The report listed a total of 227 environmental defenders murdered across the world in 2020, the deadliest year on record.

The report said the worst killings on record occurred in the Philippines where nine indigenous Tumandok tribe leaders and members were massacred on Dec. 30, 2020.

The incident also led to the arrest of 17 other indigenous people, all of whom have been vocal against the building of the Jalaur mega-dam project on the central Philippine island of Panay.

The report noted that a total of 166 land and environmental defenders were killed since Duterte assumed office in 2016 until the end of 2020.

Activists stage a demonstration outside the National Council of Churches in the Philippines building in Quezon City on Sunday, Jan. 17, 2021, to condemn the killings and arrest of members of the Tumandok tribe in the central Philippines in December. (Photo by Gil Nartea)
Activists stage a demonstration outside the National Council of Churches in the Philippines building in Quezon City on Sunday, Jan. 17, 2021, to condemn the killings and arrest of members of the Tumandok tribe in the central Philippines in December. (Photo by Gil Nartea)

Among the recommendations made by Global Witness are the recognition of the “right to a safe, healthy, and sustainable environment,” and the “protection of land and environmental defenders so that they can continue their actions without worrying about terror-tagging and murder.”

Almost a third of the killings worldwide were linked to logging, mining, large-scale agribusiness, hydroelectric dams and other infrastructure projects.

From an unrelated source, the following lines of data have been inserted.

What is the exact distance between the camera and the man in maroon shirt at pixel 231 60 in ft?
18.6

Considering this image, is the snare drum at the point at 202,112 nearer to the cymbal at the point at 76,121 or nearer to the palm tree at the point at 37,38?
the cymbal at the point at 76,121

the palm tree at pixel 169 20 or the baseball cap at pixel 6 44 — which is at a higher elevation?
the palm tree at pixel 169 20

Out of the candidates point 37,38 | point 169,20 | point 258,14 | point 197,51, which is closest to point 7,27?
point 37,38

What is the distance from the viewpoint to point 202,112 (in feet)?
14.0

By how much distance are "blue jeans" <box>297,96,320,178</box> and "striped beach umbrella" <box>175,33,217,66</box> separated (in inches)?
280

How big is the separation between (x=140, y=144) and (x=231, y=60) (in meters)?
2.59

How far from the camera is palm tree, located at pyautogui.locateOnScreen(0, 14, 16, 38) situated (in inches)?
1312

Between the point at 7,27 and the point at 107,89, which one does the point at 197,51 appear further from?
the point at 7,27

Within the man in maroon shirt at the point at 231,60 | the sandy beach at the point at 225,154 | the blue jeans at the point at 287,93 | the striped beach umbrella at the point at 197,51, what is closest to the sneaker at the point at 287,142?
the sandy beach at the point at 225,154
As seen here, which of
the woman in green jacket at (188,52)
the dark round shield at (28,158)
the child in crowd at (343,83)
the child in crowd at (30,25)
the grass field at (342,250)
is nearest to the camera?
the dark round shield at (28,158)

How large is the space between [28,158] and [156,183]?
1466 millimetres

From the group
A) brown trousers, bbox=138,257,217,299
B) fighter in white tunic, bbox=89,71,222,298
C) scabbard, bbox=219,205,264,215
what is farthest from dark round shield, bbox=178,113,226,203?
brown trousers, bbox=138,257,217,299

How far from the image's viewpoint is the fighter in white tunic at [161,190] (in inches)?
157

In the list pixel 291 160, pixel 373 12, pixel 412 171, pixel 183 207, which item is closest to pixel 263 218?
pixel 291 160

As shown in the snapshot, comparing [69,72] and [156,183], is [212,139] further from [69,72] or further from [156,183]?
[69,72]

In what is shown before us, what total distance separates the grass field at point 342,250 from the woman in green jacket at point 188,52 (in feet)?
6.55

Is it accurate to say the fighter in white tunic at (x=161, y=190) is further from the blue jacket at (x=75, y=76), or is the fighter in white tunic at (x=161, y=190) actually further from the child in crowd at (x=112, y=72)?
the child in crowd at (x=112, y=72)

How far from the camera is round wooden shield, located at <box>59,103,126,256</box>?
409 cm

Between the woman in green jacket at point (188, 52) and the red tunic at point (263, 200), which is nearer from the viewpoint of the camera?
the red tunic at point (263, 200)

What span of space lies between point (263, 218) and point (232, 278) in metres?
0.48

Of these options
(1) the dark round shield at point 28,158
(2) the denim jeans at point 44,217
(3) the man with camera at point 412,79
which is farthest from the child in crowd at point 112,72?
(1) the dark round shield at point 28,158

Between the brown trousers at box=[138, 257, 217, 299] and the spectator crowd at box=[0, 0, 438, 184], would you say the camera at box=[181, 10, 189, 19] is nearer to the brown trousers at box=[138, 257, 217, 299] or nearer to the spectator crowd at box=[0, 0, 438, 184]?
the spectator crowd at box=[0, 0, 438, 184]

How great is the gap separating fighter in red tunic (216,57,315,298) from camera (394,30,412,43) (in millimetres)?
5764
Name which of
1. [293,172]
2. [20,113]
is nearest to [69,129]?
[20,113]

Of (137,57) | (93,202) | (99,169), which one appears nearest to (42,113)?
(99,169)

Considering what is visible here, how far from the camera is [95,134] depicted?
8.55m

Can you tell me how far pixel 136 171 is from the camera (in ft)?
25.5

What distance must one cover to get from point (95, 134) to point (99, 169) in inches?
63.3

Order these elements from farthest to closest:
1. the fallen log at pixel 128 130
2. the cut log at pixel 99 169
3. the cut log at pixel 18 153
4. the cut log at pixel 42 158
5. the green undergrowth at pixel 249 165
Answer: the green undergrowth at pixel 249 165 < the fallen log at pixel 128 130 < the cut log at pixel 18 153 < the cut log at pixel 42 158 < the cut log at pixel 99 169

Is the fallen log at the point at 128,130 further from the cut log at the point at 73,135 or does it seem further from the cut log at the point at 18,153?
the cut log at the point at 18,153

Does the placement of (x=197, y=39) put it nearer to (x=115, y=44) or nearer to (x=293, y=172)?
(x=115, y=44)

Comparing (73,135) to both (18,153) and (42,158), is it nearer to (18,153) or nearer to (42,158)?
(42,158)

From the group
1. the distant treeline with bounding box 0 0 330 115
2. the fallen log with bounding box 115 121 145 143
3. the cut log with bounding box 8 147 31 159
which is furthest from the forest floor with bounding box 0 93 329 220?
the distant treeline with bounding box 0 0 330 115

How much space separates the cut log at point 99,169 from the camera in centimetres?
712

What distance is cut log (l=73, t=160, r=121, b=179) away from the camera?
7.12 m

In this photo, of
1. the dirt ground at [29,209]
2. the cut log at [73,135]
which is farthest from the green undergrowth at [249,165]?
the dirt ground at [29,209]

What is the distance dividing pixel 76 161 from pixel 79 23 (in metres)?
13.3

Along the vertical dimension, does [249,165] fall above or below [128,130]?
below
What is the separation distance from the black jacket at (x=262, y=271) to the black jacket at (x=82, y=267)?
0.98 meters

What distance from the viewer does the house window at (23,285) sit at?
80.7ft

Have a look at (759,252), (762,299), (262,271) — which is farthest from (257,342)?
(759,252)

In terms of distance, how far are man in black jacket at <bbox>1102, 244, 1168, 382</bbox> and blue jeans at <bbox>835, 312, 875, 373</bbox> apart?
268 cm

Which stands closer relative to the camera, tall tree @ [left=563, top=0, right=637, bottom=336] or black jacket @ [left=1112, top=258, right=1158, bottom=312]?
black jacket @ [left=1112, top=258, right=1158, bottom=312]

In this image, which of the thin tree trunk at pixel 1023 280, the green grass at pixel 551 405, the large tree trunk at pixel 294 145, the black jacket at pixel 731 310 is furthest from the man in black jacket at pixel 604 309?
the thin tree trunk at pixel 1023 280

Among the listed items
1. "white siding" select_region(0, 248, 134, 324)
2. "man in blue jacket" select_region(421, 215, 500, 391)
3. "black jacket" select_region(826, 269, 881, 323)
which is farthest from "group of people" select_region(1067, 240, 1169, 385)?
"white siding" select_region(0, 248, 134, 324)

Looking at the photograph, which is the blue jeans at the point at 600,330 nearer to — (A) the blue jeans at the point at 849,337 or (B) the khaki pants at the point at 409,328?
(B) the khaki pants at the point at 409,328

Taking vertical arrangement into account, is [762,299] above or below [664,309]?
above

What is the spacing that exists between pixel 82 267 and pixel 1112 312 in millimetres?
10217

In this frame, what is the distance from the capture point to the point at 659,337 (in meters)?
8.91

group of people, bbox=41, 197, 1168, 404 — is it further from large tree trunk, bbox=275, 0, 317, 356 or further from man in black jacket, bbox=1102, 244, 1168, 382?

Since the Paris Agreement on climate change was signed in 2015, Global Witness noted that an average of four environment activists have been killed each week.

Logging was the industry linked to the most murders with 23 cases – with attacks in Brazil, Nicaragua, Peru, and the Philippines.

Indigenous peoples, most often on the frontline of climate change, accounted for a further one third of cases.

Chris Madden, senior campaigner for Global Witness, called on governments to “get serious about protecting defenders.”

He said companies must start “putting people and planet before profit’ or he warned that “both climate breakdown and the killings” would continue.